DOCUMENT EXTRACT:
##########

[Date Prev][Date Next][Thread Prev][Thread Next][Date Index][Thread Index]

endpoint discovery from reverse DNS [Re: other comments on draft-nielsen-v6ops-3GPP-zeroconf-goals-00. txt



These can certainly be argued many ways, and hopefully these issues can be captured in a revision of palet-tun-auto-disc..

On Fri, 5 Nov 2004, Alain Durand wrote:
As to the attributes of the reverse lookup schemes, one might say a few good / bad sides, like:
- bad side is that requires a lot of records

not an issue as they can be generated with script.

Still, doing so either requires that script be invented and (re-)written by every DNS admin, or be distributed with DNS servers.
The script is probably very trivial, yes, but this is an ease-of-use factor.


If we want to make it extremely simple to set up these services this could be a small minus.

- increases the number of required lookups

Not necessarily. Think CNAME and additional section.

CNAMEs in reverse tree? Granted. Hopefully no DNS servers would break with such unanticipated usage.

##########

DATA SHOWN:
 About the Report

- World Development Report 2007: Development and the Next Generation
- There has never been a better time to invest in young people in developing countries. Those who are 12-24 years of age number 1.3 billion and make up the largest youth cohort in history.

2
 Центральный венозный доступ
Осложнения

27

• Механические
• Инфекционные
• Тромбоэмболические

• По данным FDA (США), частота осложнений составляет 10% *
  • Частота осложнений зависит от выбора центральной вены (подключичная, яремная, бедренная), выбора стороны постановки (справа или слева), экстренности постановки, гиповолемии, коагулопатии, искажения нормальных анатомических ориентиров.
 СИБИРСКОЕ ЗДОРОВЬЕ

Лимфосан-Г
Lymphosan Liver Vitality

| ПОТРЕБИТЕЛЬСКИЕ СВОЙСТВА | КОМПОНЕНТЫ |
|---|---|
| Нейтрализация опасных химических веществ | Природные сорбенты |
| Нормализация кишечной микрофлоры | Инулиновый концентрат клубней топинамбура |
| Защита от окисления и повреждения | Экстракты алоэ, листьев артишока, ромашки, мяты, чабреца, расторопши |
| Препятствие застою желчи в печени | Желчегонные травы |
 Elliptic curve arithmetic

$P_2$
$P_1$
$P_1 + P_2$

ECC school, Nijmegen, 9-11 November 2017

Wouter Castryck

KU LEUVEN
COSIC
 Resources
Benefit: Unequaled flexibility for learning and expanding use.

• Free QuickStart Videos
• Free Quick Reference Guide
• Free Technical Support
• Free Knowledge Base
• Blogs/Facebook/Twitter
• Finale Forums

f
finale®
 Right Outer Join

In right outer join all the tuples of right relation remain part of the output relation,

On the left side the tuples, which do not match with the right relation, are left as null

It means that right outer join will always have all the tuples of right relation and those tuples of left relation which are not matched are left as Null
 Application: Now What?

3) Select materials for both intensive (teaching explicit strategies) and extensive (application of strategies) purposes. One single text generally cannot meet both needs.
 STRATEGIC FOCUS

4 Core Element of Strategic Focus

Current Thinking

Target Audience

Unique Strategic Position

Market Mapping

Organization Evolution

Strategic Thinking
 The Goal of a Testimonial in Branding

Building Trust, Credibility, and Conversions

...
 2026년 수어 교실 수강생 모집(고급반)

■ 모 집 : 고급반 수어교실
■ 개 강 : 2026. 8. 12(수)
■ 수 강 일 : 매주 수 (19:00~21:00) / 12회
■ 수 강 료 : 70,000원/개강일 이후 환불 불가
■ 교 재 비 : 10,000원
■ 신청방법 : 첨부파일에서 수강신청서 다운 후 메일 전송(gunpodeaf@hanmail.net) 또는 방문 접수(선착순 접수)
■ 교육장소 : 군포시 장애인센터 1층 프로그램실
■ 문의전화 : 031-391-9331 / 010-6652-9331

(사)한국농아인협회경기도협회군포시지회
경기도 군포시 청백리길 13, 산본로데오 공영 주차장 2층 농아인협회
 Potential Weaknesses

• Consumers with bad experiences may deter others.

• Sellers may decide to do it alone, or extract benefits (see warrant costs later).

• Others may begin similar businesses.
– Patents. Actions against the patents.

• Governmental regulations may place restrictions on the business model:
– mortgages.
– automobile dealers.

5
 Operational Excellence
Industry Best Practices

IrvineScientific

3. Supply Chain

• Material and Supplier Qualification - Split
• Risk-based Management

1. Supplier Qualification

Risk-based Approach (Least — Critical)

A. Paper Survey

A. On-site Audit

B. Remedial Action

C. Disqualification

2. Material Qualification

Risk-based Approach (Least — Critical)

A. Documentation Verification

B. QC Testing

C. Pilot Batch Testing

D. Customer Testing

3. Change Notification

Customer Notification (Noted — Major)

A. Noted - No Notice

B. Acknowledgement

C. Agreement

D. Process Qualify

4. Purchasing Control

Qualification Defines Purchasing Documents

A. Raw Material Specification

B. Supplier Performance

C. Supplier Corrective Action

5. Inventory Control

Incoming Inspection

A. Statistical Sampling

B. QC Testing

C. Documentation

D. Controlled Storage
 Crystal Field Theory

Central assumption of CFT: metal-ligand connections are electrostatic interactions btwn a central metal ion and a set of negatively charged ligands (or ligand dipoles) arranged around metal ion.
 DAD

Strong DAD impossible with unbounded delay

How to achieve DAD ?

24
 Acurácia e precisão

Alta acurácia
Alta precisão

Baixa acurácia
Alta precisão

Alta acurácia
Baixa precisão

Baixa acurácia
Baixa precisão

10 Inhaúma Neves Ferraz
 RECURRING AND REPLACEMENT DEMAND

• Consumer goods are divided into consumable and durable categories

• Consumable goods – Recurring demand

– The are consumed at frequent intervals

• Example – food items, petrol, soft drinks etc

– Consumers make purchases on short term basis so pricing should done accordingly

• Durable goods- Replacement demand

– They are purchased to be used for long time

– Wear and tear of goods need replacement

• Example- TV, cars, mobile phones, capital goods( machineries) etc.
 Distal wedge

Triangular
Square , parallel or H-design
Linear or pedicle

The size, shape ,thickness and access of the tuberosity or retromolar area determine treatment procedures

##########

EXERCISES:
A – In the mailing list message on reverse DNS endpoint discovery, how can the large number of records be produced?
B – Continue the mailing list message on reverse DNS endpoint discovery from its last sentence.
The listing has nothing to do with the mailing list message on reverse DNS.

SOLVED TASKS:
A – They can be generated with a script.

B –
  - on the other side, allows more flexible, IP-specific configuration

Also, two particular more generic issues, AFAIR, which could be discussed a bit more might be:

- the "granularity" of the discovery process, i.e., how precisely and easily should you be able to modify the results of the lookup, e.g., tune that hosts A..B within a single administrative domain should discover X, hosts B..C should discover Y, etc. (for example, when using DNS, one way to achieve this would be split-faced DNS, or looking up stuff from the reverses like Alain proposes).

In practice, I think this is an important operational issue.

Yes, it could be; depends a lot on how the network has been set up, who are in charge of the deployment of the tunnel endpoint (routing people, DNS people, or ...)


- the manageability domain of the host. It can be argued that IP addresses are often more "local" than host names. A search path could include even all of the enterprise, all over the world, while customizing the lookup results (above) based on the IP address might go closer to the administrative domains.

Search path are just plain wrong. As I explained several times, internally at Sun, we have domains that span the planet and many hosts are configured with several domains in their search path.

I don't see anything fundamentally *wrong* with the search path usage. Yes, under certain set-ups, it is difficult to discover *really* the closest relay just by using the DNS, but that's where routing can help. Multiple searchpaths provide simple fallbacks as well.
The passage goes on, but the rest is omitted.